Computational Analysis
While less than 2% of the genome encodes proteins, as much as 90% is now known to be transcriptionally active. Our work in fission yeast has demonstrated that the boundaries of the expressed portion of a gene can change according to context. In addition, numerous noncoding loci are present that have yet to find their way into the reference genome databases, while in previous work we were able to identify hundreds of novel protein coding genes by analysing tandem mass spectrometry data to identify peptides originating from unannotated regions of the genome. Together, these data indicate the potential to miss important features within the data if analysis is restricted only to those parts of the dataset that map directly to a static representation of the consensus genome annotation.

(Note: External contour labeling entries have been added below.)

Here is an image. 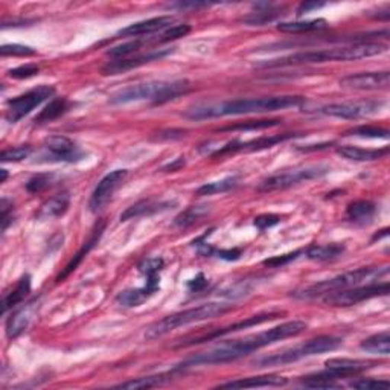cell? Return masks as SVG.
<instances>
[{
    "mask_svg": "<svg viewBox=\"0 0 390 390\" xmlns=\"http://www.w3.org/2000/svg\"><path fill=\"white\" fill-rule=\"evenodd\" d=\"M306 330V323L302 320H292V322H285L275 328H270L260 334L244 337L241 340H232L212 347L206 352H201L187 358L180 367H191V366H212V365H225L236 361L242 357H247L249 354L260 351L262 347L270 346L285 339L296 337Z\"/></svg>",
    "mask_w": 390,
    "mask_h": 390,
    "instance_id": "1",
    "label": "cell"
},
{
    "mask_svg": "<svg viewBox=\"0 0 390 390\" xmlns=\"http://www.w3.org/2000/svg\"><path fill=\"white\" fill-rule=\"evenodd\" d=\"M303 102L305 98L296 95L250 98V100H233L220 104H209V106H197L191 110H187L185 116L194 121H203V119H212V117L267 113V111L301 107Z\"/></svg>",
    "mask_w": 390,
    "mask_h": 390,
    "instance_id": "2",
    "label": "cell"
},
{
    "mask_svg": "<svg viewBox=\"0 0 390 390\" xmlns=\"http://www.w3.org/2000/svg\"><path fill=\"white\" fill-rule=\"evenodd\" d=\"M387 51L386 45L381 43H354L347 46H339L331 49H322V51H306L288 55L279 60H273L271 62H266L264 66L275 67V66H299V65H322V62L331 61H352L375 57Z\"/></svg>",
    "mask_w": 390,
    "mask_h": 390,
    "instance_id": "3",
    "label": "cell"
},
{
    "mask_svg": "<svg viewBox=\"0 0 390 390\" xmlns=\"http://www.w3.org/2000/svg\"><path fill=\"white\" fill-rule=\"evenodd\" d=\"M191 82L187 80L151 81L144 84L128 86L110 98L111 104H130L137 101H151L165 104L190 92Z\"/></svg>",
    "mask_w": 390,
    "mask_h": 390,
    "instance_id": "4",
    "label": "cell"
},
{
    "mask_svg": "<svg viewBox=\"0 0 390 390\" xmlns=\"http://www.w3.org/2000/svg\"><path fill=\"white\" fill-rule=\"evenodd\" d=\"M389 275V267H363L352 271H346L343 275H339L332 279H326L322 282L312 284L301 291L292 292V296L297 299H314L320 296H326L334 291H341L346 288L363 285L365 282H375L381 276Z\"/></svg>",
    "mask_w": 390,
    "mask_h": 390,
    "instance_id": "5",
    "label": "cell"
},
{
    "mask_svg": "<svg viewBox=\"0 0 390 390\" xmlns=\"http://www.w3.org/2000/svg\"><path fill=\"white\" fill-rule=\"evenodd\" d=\"M231 310L229 305H221V303H205L200 306H195V308H190L180 312H174L171 316H166L162 320H157V322L148 326V330L145 332V339L148 340H157L160 337L166 336L171 331L182 328V326L203 322V320H209L214 317H218L221 314H225Z\"/></svg>",
    "mask_w": 390,
    "mask_h": 390,
    "instance_id": "6",
    "label": "cell"
},
{
    "mask_svg": "<svg viewBox=\"0 0 390 390\" xmlns=\"http://www.w3.org/2000/svg\"><path fill=\"white\" fill-rule=\"evenodd\" d=\"M341 339L332 337V336H320L312 340H308L303 345H299L296 347H291V349L277 352L273 355H267V357H262L260 360L253 361L255 367H275V366H285L296 363V361L312 357V355H320L325 352L336 351L337 347L341 346Z\"/></svg>",
    "mask_w": 390,
    "mask_h": 390,
    "instance_id": "7",
    "label": "cell"
},
{
    "mask_svg": "<svg viewBox=\"0 0 390 390\" xmlns=\"http://www.w3.org/2000/svg\"><path fill=\"white\" fill-rule=\"evenodd\" d=\"M330 168L325 165H314V166H302V168H295L288 171H282L273 174V176L262 180L257 186V191L261 192H271V191H282L287 187L296 186L299 183L310 182L319 177H323L325 174H328Z\"/></svg>",
    "mask_w": 390,
    "mask_h": 390,
    "instance_id": "8",
    "label": "cell"
},
{
    "mask_svg": "<svg viewBox=\"0 0 390 390\" xmlns=\"http://www.w3.org/2000/svg\"><path fill=\"white\" fill-rule=\"evenodd\" d=\"M390 291V285L385 282H369L367 285H357V287L346 288L341 291H334L323 297V302L331 306H352L361 303L369 299L387 296Z\"/></svg>",
    "mask_w": 390,
    "mask_h": 390,
    "instance_id": "9",
    "label": "cell"
},
{
    "mask_svg": "<svg viewBox=\"0 0 390 390\" xmlns=\"http://www.w3.org/2000/svg\"><path fill=\"white\" fill-rule=\"evenodd\" d=\"M55 93L54 87L49 86H38L36 89L30 90L25 95H20L17 98H12L6 104V121L11 124H16L20 119H23L26 115L38 107L41 102H45L49 98H52Z\"/></svg>",
    "mask_w": 390,
    "mask_h": 390,
    "instance_id": "10",
    "label": "cell"
},
{
    "mask_svg": "<svg viewBox=\"0 0 390 390\" xmlns=\"http://www.w3.org/2000/svg\"><path fill=\"white\" fill-rule=\"evenodd\" d=\"M385 106L381 101H351V102H340V104H330L320 108V113L332 117H340V119H360L375 115Z\"/></svg>",
    "mask_w": 390,
    "mask_h": 390,
    "instance_id": "11",
    "label": "cell"
},
{
    "mask_svg": "<svg viewBox=\"0 0 390 390\" xmlns=\"http://www.w3.org/2000/svg\"><path fill=\"white\" fill-rule=\"evenodd\" d=\"M127 174H128L127 170H116L108 172L106 177H102L100 180V183L96 185L92 197H90L89 201L90 211L92 212L102 211L111 200V197H113V194L116 192L117 187L122 185L125 177H127Z\"/></svg>",
    "mask_w": 390,
    "mask_h": 390,
    "instance_id": "12",
    "label": "cell"
},
{
    "mask_svg": "<svg viewBox=\"0 0 390 390\" xmlns=\"http://www.w3.org/2000/svg\"><path fill=\"white\" fill-rule=\"evenodd\" d=\"M299 136H302V135L284 133V135H275V136H262V137H257V139H252V141H247V142L233 141V142H229L227 145L222 146V148H218L217 151L214 152L212 157L233 154V152H238V151L252 152V151L267 150V148H271V146H275L277 144H282L285 141H290V139H295V137H299Z\"/></svg>",
    "mask_w": 390,
    "mask_h": 390,
    "instance_id": "13",
    "label": "cell"
},
{
    "mask_svg": "<svg viewBox=\"0 0 390 390\" xmlns=\"http://www.w3.org/2000/svg\"><path fill=\"white\" fill-rule=\"evenodd\" d=\"M45 148L47 151V160L54 162H80L84 159V151L66 136H51L45 141Z\"/></svg>",
    "mask_w": 390,
    "mask_h": 390,
    "instance_id": "14",
    "label": "cell"
},
{
    "mask_svg": "<svg viewBox=\"0 0 390 390\" xmlns=\"http://www.w3.org/2000/svg\"><path fill=\"white\" fill-rule=\"evenodd\" d=\"M279 316H281V312H262V314L247 317L246 320H241V322H236V323H233V325L225 326V328H220V330L214 331V332H211V334H206V336H201V337H197V339L182 341V343L177 345V346H179V347H183V346H192V345L203 343V341H209V340L218 339V337L226 336V334H232V332L241 331V330L253 328V326L262 325V323H266V322H271V320H275V319H277Z\"/></svg>",
    "mask_w": 390,
    "mask_h": 390,
    "instance_id": "15",
    "label": "cell"
},
{
    "mask_svg": "<svg viewBox=\"0 0 390 390\" xmlns=\"http://www.w3.org/2000/svg\"><path fill=\"white\" fill-rule=\"evenodd\" d=\"M170 54H172V49H157V51H150L146 54L137 55V57L117 58L115 61L107 62V65L102 67V73L104 75H119L124 72L133 71V69H137L144 65H148V62L162 60Z\"/></svg>",
    "mask_w": 390,
    "mask_h": 390,
    "instance_id": "16",
    "label": "cell"
},
{
    "mask_svg": "<svg viewBox=\"0 0 390 390\" xmlns=\"http://www.w3.org/2000/svg\"><path fill=\"white\" fill-rule=\"evenodd\" d=\"M390 84V73L382 72H363L347 75L340 80V86L352 90H387Z\"/></svg>",
    "mask_w": 390,
    "mask_h": 390,
    "instance_id": "17",
    "label": "cell"
},
{
    "mask_svg": "<svg viewBox=\"0 0 390 390\" xmlns=\"http://www.w3.org/2000/svg\"><path fill=\"white\" fill-rule=\"evenodd\" d=\"M326 371H328L334 378H347L360 375L361 372L369 371L375 366H378V361L371 360H352V358H331L325 361Z\"/></svg>",
    "mask_w": 390,
    "mask_h": 390,
    "instance_id": "18",
    "label": "cell"
},
{
    "mask_svg": "<svg viewBox=\"0 0 390 390\" xmlns=\"http://www.w3.org/2000/svg\"><path fill=\"white\" fill-rule=\"evenodd\" d=\"M38 306L40 302L36 299V301L23 305L22 308H19L8 317V320H6V336H8V339H16L26 331L27 326L32 322V319L36 317Z\"/></svg>",
    "mask_w": 390,
    "mask_h": 390,
    "instance_id": "19",
    "label": "cell"
},
{
    "mask_svg": "<svg viewBox=\"0 0 390 390\" xmlns=\"http://www.w3.org/2000/svg\"><path fill=\"white\" fill-rule=\"evenodd\" d=\"M174 23V17L171 16H162V17H152L148 20H142V22H137L130 25L127 27H124L117 36L122 37H141V36H150V34H154L159 31H163L166 27H170Z\"/></svg>",
    "mask_w": 390,
    "mask_h": 390,
    "instance_id": "20",
    "label": "cell"
},
{
    "mask_svg": "<svg viewBox=\"0 0 390 390\" xmlns=\"http://www.w3.org/2000/svg\"><path fill=\"white\" fill-rule=\"evenodd\" d=\"M174 205H176L174 201H157V200L137 201L136 205L127 207L121 214V221L135 220L139 217H150V215L168 211V209H171Z\"/></svg>",
    "mask_w": 390,
    "mask_h": 390,
    "instance_id": "21",
    "label": "cell"
},
{
    "mask_svg": "<svg viewBox=\"0 0 390 390\" xmlns=\"http://www.w3.org/2000/svg\"><path fill=\"white\" fill-rule=\"evenodd\" d=\"M104 229H106V222H104V221H100V222H98V225L95 226V229L92 231V235H90L89 241H86V242H84V246H82V247L78 250V252H76V253L73 255V257L71 260V262H69L67 266L65 267V270H62L61 273L58 275V277H57V282H62V281L66 279V277H67L69 275L73 273V271L76 270V267H78L80 264H81V261L84 260V257L89 255L90 250H92V249L95 247V244H98V241H100V238L102 236Z\"/></svg>",
    "mask_w": 390,
    "mask_h": 390,
    "instance_id": "22",
    "label": "cell"
},
{
    "mask_svg": "<svg viewBox=\"0 0 390 390\" xmlns=\"http://www.w3.org/2000/svg\"><path fill=\"white\" fill-rule=\"evenodd\" d=\"M287 385V378L279 375H261V377L241 378L221 385V389H252V387H281Z\"/></svg>",
    "mask_w": 390,
    "mask_h": 390,
    "instance_id": "23",
    "label": "cell"
},
{
    "mask_svg": "<svg viewBox=\"0 0 390 390\" xmlns=\"http://www.w3.org/2000/svg\"><path fill=\"white\" fill-rule=\"evenodd\" d=\"M337 154L347 160H354V162H374V160H380L389 154V148H361V146H340L337 148Z\"/></svg>",
    "mask_w": 390,
    "mask_h": 390,
    "instance_id": "24",
    "label": "cell"
},
{
    "mask_svg": "<svg viewBox=\"0 0 390 390\" xmlns=\"http://www.w3.org/2000/svg\"><path fill=\"white\" fill-rule=\"evenodd\" d=\"M165 267V261L162 257H148L141 262L139 271L145 276L144 288L152 296L160 287V271Z\"/></svg>",
    "mask_w": 390,
    "mask_h": 390,
    "instance_id": "25",
    "label": "cell"
},
{
    "mask_svg": "<svg viewBox=\"0 0 390 390\" xmlns=\"http://www.w3.org/2000/svg\"><path fill=\"white\" fill-rule=\"evenodd\" d=\"M69 206H71V195H69V192L57 194L54 195L52 198L46 200L45 203L40 206L37 212V218L38 220L58 218L67 212Z\"/></svg>",
    "mask_w": 390,
    "mask_h": 390,
    "instance_id": "26",
    "label": "cell"
},
{
    "mask_svg": "<svg viewBox=\"0 0 390 390\" xmlns=\"http://www.w3.org/2000/svg\"><path fill=\"white\" fill-rule=\"evenodd\" d=\"M377 214V205L369 200L354 201L346 209V218L355 225H367Z\"/></svg>",
    "mask_w": 390,
    "mask_h": 390,
    "instance_id": "27",
    "label": "cell"
},
{
    "mask_svg": "<svg viewBox=\"0 0 390 390\" xmlns=\"http://www.w3.org/2000/svg\"><path fill=\"white\" fill-rule=\"evenodd\" d=\"M31 291V276L25 275L22 279H20L16 285V288L11 290L10 292H6L2 301V312L5 314L8 310L16 308L17 305L22 303L25 301V297L30 295Z\"/></svg>",
    "mask_w": 390,
    "mask_h": 390,
    "instance_id": "28",
    "label": "cell"
},
{
    "mask_svg": "<svg viewBox=\"0 0 390 390\" xmlns=\"http://www.w3.org/2000/svg\"><path fill=\"white\" fill-rule=\"evenodd\" d=\"M345 253V246L341 244H325V246H311L306 249L303 255L311 261L326 262L334 261Z\"/></svg>",
    "mask_w": 390,
    "mask_h": 390,
    "instance_id": "29",
    "label": "cell"
},
{
    "mask_svg": "<svg viewBox=\"0 0 390 390\" xmlns=\"http://www.w3.org/2000/svg\"><path fill=\"white\" fill-rule=\"evenodd\" d=\"M326 26H328V22H326L325 19H316V20H303V22H282L277 25V31L285 34H303V32L325 30Z\"/></svg>",
    "mask_w": 390,
    "mask_h": 390,
    "instance_id": "30",
    "label": "cell"
},
{
    "mask_svg": "<svg viewBox=\"0 0 390 390\" xmlns=\"http://www.w3.org/2000/svg\"><path fill=\"white\" fill-rule=\"evenodd\" d=\"M69 108V102L66 98H54V100L47 104V106L40 111L38 116L36 117L37 124H46L58 119Z\"/></svg>",
    "mask_w": 390,
    "mask_h": 390,
    "instance_id": "31",
    "label": "cell"
},
{
    "mask_svg": "<svg viewBox=\"0 0 390 390\" xmlns=\"http://www.w3.org/2000/svg\"><path fill=\"white\" fill-rule=\"evenodd\" d=\"M360 347L366 352L389 355L390 354V332L382 331L361 341Z\"/></svg>",
    "mask_w": 390,
    "mask_h": 390,
    "instance_id": "32",
    "label": "cell"
},
{
    "mask_svg": "<svg viewBox=\"0 0 390 390\" xmlns=\"http://www.w3.org/2000/svg\"><path fill=\"white\" fill-rule=\"evenodd\" d=\"M172 374H160V375H151V377H142V378H136V380H130L121 382L116 387L119 389H152V387H159L163 386L166 382L171 381Z\"/></svg>",
    "mask_w": 390,
    "mask_h": 390,
    "instance_id": "33",
    "label": "cell"
},
{
    "mask_svg": "<svg viewBox=\"0 0 390 390\" xmlns=\"http://www.w3.org/2000/svg\"><path fill=\"white\" fill-rule=\"evenodd\" d=\"M151 295L146 291L144 287L142 288H133V290H125L119 292L116 297V302L125 308H133V306H139L144 303L146 299H150Z\"/></svg>",
    "mask_w": 390,
    "mask_h": 390,
    "instance_id": "34",
    "label": "cell"
},
{
    "mask_svg": "<svg viewBox=\"0 0 390 390\" xmlns=\"http://www.w3.org/2000/svg\"><path fill=\"white\" fill-rule=\"evenodd\" d=\"M301 385L305 387H311V389H331V387H339L337 385V378H334L332 375L326 371L319 372V374H312V375H306L301 380Z\"/></svg>",
    "mask_w": 390,
    "mask_h": 390,
    "instance_id": "35",
    "label": "cell"
},
{
    "mask_svg": "<svg viewBox=\"0 0 390 390\" xmlns=\"http://www.w3.org/2000/svg\"><path fill=\"white\" fill-rule=\"evenodd\" d=\"M238 185V179L236 177H226L218 182H211L206 183L203 186H200L197 190V195H214V194H222L233 190V187Z\"/></svg>",
    "mask_w": 390,
    "mask_h": 390,
    "instance_id": "36",
    "label": "cell"
},
{
    "mask_svg": "<svg viewBox=\"0 0 390 390\" xmlns=\"http://www.w3.org/2000/svg\"><path fill=\"white\" fill-rule=\"evenodd\" d=\"M207 214H209L207 206H191V207H187L185 212L180 214L174 222H176L179 227H187L203 217H206Z\"/></svg>",
    "mask_w": 390,
    "mask_h": 390,
    "instance_id": "37",
    "label": "cell"
},
{
    "mask_svg": "<svg viewBox=\"0 0 390 390\" xmlns=\"http://www.w3.org/2000/svg\"><path fill=\"white\" fill-rule=\"evenodd\" d=\"M390 131L382 127H375V125H360L349 131H346L345 136H357V137H369V139H389Z\"/></svg>",
    "mask_w": 390,
    "mask_h": 390,
    "instance_id": "38",
    "label": "cell"
},
{
    "mask_svg": "<svg viewBox=\"0 0 390 390\" xmlns=\"http://www.w3.org/2000/svg\"><path fill=\"white\" fill-rule=\"evenodd\" d=\"M282 124L279 119H264V121H247L242 124H235L229 125V127H222L220 131H250V130H262V128H270L276 127V125Z\"/></svg>",
    "mask_w": 390,
    "mask_h": 390,
    "instance_id": "39",
    "label": "cell"
},
{
    "mask_svg": "<svg viewBox=\"0 0 390 390\" xmlns=\"http://www.w3.org/2000/svg\"><path fill=\"white\" fill-rule=\"evenodd\" d=\"M52 182H54V174H37V176H34L32 179L27 180L25 187L27 192L38 194L41 191L47 190V187L52 185Z\"/></svg>",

We therefore perform de novo re-annotation of the genome for each individual sample in an RNA sequencing experiment, and have developed computational strategies in R/Bioconductor to facilitate this.

A further challenge with deep sequencing data is that the ability to routinely profile every single nucleotide of the diploid genome across hundreds of samples generates large datasets that demand substantial computational power to analyse.

We are also interested in the consequences of mutations on the proteome and have been collaborating with the Signalling Networks in Cancer Group to identify regions of the exome that have been missed by existing sequencing studies. We identified hundreds of DNA ‘blind spots’ that have the potential to harbour cancer-causing mutations that have yet to be detected by current approaches.

Computational Biology Support
Bioinformatics analysts:            
Yaoyong Li
Hui Sun Leong
Chris Wirth

A separate computational biology support team provides access to pre-processing and data analysis expertise across the Institute. This includes genome aligners, annotation databases and analysis software. In addition, the team provides analytical support to numerous groups within the CRUK MI, and acts as a hub around which informaticians from other groups can embed. The team works closely with the Molecular Biology Core Facility and Scientific Computing Teams led by Wei Xing  to ensure the timely and efficient analysis of deep sequencing data. The majority of the group’s work is performed in R/Bioconductor.